Starting small with big data
Small is beautiful when it comes to getting started with analytics
One of the lessons that is becoming clear from the early adoption of analytics is that big data projects don't have to be ‘big' - in fact, small can be beautiful when it comes to getting started on the road to data-driven decision making.
Compared to traditional large scale IT projects, such as a new ERP or digital services, many organisations in the public and private sectors are discovering that it is better to start with a smaller, inhouse working group, usually comprised of a few talented IT personnel, who are tasked with exploring the technology and understanding how to get value from it, instead of jumping into a big big data project.
This small scale approach in part builds on lessons of decades of major IT projects - big data analytic tools and approaches are still being defined, there is no handbook or best practices to ensure successful solutions in the same way that there are with ERP projects. The aims of analytics projects are not always clear or easily defined, and with the shortage of expertise, organisations are not going to be able to parachute in an expert or two to turnaround a project that hits problems.
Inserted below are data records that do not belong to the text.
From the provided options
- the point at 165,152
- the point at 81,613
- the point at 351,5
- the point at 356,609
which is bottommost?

The skills problem is a major issue with big data analytics. The technology is new, and even the types of skills required for success are not fully clear as of yet. What experts there are available are expensive, and most organisations cannot afford to spare their staff for training that might not be appropriate for their organisation, or could lead to them getting approached by another employer.
Big data projects can start small, however. While the traditional foundations of data analysis, such as data warehousing, are certainly not the cheapest solutions, a popular alternative is the adoption of open source solutions, particularly Hadoop.
There are many examples of organisations taking a ‘back room' approach to big data, and starting with small teams experimenting with Hadoop to see what can be done. Bahrain's Gulf Air, for example, developed a social media sentiment analysis solution to gauge what was being said about the airline on Arabic-language social media channels. No such solution existed, so with a small team and open source tools, Gulf Air built its own at a fraction of the cost and time of a full-blown project.
By creating exploratory teams of existing staff, usually with some BI or analytics experience, and with some understanding of the data sets that are available to the organisation, these pioneering teams are able to get up to speed with big data solutions and work out how to make the analytics tools work for them, and create some quick, cost-effective solutions. Hold ups or failures won't break the IT department or the budget, but early wins can become proof points for bigger projects, and can be used to demonstrate to other functions within the organisation what can be done with the tools, and encourage them to come up with their own ideas. The journey to big data can start with small steps, and can provide an excellent showcase for the IT function to showcase innovation and leadership.